# Records shown
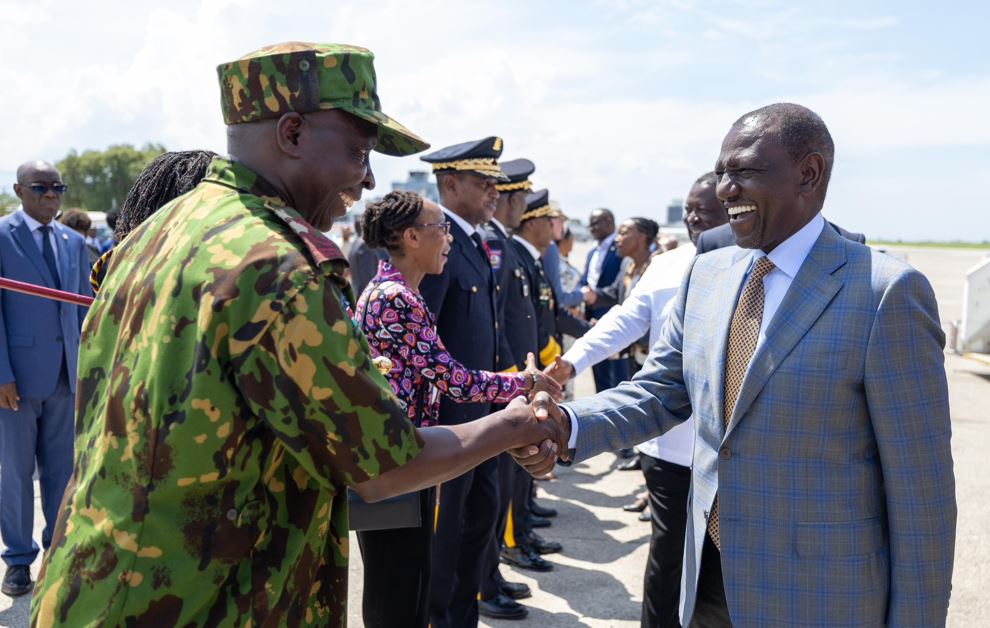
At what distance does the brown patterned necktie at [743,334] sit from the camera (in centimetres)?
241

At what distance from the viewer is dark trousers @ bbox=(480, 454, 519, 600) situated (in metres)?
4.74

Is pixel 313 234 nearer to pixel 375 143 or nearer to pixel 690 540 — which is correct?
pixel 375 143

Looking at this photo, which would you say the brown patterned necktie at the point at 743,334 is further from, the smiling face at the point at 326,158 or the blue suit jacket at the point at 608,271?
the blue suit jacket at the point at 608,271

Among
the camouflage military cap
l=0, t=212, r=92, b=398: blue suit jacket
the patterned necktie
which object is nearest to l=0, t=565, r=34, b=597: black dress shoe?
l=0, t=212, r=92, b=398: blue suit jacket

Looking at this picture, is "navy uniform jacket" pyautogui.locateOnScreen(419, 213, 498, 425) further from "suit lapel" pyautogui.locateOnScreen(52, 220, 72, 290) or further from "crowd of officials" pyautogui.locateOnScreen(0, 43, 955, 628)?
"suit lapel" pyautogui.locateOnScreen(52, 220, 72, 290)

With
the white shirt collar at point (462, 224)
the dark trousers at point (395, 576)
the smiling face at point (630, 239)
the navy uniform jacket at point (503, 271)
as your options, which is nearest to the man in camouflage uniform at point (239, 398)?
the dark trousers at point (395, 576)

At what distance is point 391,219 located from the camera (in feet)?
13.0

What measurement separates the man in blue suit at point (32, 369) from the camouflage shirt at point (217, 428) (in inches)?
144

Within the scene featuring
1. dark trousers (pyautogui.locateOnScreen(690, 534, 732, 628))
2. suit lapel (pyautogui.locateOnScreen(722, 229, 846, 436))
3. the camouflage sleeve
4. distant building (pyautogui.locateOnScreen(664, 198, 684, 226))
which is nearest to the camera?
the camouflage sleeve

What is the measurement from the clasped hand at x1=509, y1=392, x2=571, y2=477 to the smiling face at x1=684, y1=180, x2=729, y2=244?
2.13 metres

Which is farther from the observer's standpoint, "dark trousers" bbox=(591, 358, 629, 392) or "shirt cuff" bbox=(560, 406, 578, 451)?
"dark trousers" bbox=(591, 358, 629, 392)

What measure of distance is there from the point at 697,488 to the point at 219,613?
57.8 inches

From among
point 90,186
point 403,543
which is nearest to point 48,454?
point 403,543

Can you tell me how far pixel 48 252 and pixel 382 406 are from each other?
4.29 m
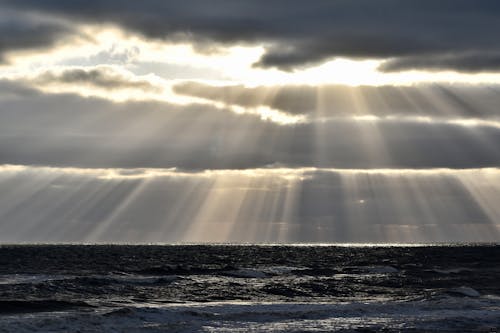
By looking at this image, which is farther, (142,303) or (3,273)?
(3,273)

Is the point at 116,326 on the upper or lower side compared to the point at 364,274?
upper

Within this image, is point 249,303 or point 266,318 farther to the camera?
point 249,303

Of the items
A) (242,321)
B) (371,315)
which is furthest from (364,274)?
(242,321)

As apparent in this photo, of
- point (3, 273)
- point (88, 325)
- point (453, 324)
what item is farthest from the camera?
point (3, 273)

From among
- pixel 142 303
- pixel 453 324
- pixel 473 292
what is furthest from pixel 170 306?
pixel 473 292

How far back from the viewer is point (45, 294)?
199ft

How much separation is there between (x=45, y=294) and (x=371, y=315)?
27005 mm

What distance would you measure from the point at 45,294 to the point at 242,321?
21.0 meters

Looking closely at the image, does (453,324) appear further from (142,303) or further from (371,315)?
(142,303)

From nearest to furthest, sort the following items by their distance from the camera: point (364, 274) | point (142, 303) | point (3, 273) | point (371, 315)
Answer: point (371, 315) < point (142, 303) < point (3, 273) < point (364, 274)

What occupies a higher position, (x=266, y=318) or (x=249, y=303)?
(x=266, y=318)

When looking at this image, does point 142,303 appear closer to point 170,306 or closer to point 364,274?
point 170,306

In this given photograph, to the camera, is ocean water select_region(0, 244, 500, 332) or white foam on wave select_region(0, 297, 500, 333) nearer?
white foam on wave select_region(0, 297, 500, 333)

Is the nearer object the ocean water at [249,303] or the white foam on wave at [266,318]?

# Given exercise
Format every line of the data above as a numbered list. Skip the blank lines and leave the pictures out.

# Correct answer
1. At what distance does the brown patterned necktie at [743,334] sit from the camera (in centimetres)?
2. 241
3. At what distance from the viewer is dark trousers @ bbox=(480, 454, 519, 600) situated (in metres)?
4. 4.74
5. Is pixel 313 234 nearer to pixel 375 143 or nearer to pixel 690 540 — which is correct?
6. pixel 375 143
7. Looking at this photo, which would you say the brown patterned necktie at the point at 743,334 is further from, the smiling face at the point at 326,158 or the blue suit jacket at the point at 608,271?
8. the blue suit jacket at the point at 608,271
9. Among
10. the camouflage military cap
11. l=0, t=212, r=92, b=398: blue suit jacket
12. the patterned necktie
13. which object is nearest to l=0, t=565, r=34, b=597: black dress shoe?
14. l=0, t=212, r=92, b=398: blue suit jacket
15. Looking at this picture, is "navy uniform jacket" pyautogui.locateOnScreen(419, 213, 498, 425) further from "suit lapel" pyautogui.locateOnScreen(52, 220, 72, 290) or further from "crowd of officials" pyautogui.locateOnScreen(0, 43, 955, 628)?
16. "suit lapel" pyautogui.locateOnScreen(52, 220, 72, 290)
17. With
18. the white shirt collar at point (462, 224)
19. the dark trousers at point (395, 576)
20. the smiling face at point (630, 239)
21. the navy uniform jacket at point (503, 271)
22. as your options, which is nearest to the man in camouflage uniform at point (239, 398)?
23. the dark trousers at point (395, 576)
24. At what distance is point 391,219 located from the camera (in feet)?
25. 13.0
26. What measurement separates the man in blue suit at point (32, 369) from the camouflage shirt at point (217, 428) (in inches)?
27. 144
28. Within the scene featuring
29. 1. dark trousers (pyautogui.locateOnScreen(690, 534, 732, 628))
30. 2. suit lapel (pyautogui.locateOnScreen(722, 229, 846, 436))
31. 3. the camouflage sleeve
32. 4. distant building (pyautogui.locateOnScreen(664, 198, 684, 226))
33. which is nearest to the camera?
34. the camouflage sleeve
35. What is the measurement from the clasped hand at x1=509, y1=392, x2=571, y2=477 to the smiling face at x1=684, y1=180, x2=729, y2=244?
36. 2.13 metres
37. Which is farther from the observer's standpoint, "dark trousers" bbox=(591, 358, 629, 392) or "shirt cuff" bbox=(560, 406, 578, 451)?
38. "dark trousers" bbox=(591, 358, 629, 392)
39. What measure of distance is there from the point at 697,488 to the point at 219,613?
40. 57.8 inches
41. From among
42. point 90,186
43. point 403,543
44. which is nearest to point 48,454?
45. point 403,543
46. Can you tell me how far pixel 48 252 and pixel 382 406 are from each other?
47. 4.29 m
48. By looking at this image, which is farther, (142,303) or (3,273)?
49. (3,273)
50. Is the point at 116,326 on the upper or lower side compared to the point at 364,274?
51. upper
52. Within this image, is point 249,303 or point 266,318 farther to the camera?
53. point 249,303
54. Of the items
55. A) (242,321)
56. B) (371,315)
57. which is furthest from (364,274)?
58. (242,321)
59. As apparent in this photo, of
60. - point (3, 273)
61. - point (88, 325)
62. - point (453, 324)
63. what item is farthest from the camera?
64. point (3, 273)
65. From among
66. - pixel 142 303
67. - pixel 453 324
68. - pixel 473 292
69. what is furthest from pixel 170 306?
70. pixel 473 292
71. How far back from the viewer is point (45, 294)?
72. 199ft
73. How much separation is there between (x=45, y=294) and (x=371, y=315)?
74. 27005 mm
75. What distance would you measure from the point at 45,294 to the point at 242,321?
76. 21.0 meters
77. Looking closely at the image, does (453,324) appear further from (142,303) or further from (371,315)?
78. (142,303)
79. From nearest to furthest, sort the following items by their distance from the camera: point (364, 274) | point (142, 303) | point (3, 273) | point (371, 315)
80. Answer: point (371, 315) < point (142, 303) < point (3, 273) < point (364, 274)
81. What occupies a higher position, (x=266, y=318) or (x=249, y=303)?
82. (x=266, y=318)
83. When looking at this image, does point 142,303 appear closer to point 170,306 or closer to point 364,274?
84. point 170,306
85. In this given photograph, to the camera, is ocean water select_region(0, 244, 500, 332) or white foam on wave select_region(0, 297, 500, 333) nearer?
86. white foam on wave select_region(0, 297, 500, 333)
87. Is the nearer object the ocean water at [249,303] or the white foam on wave at [266,318]?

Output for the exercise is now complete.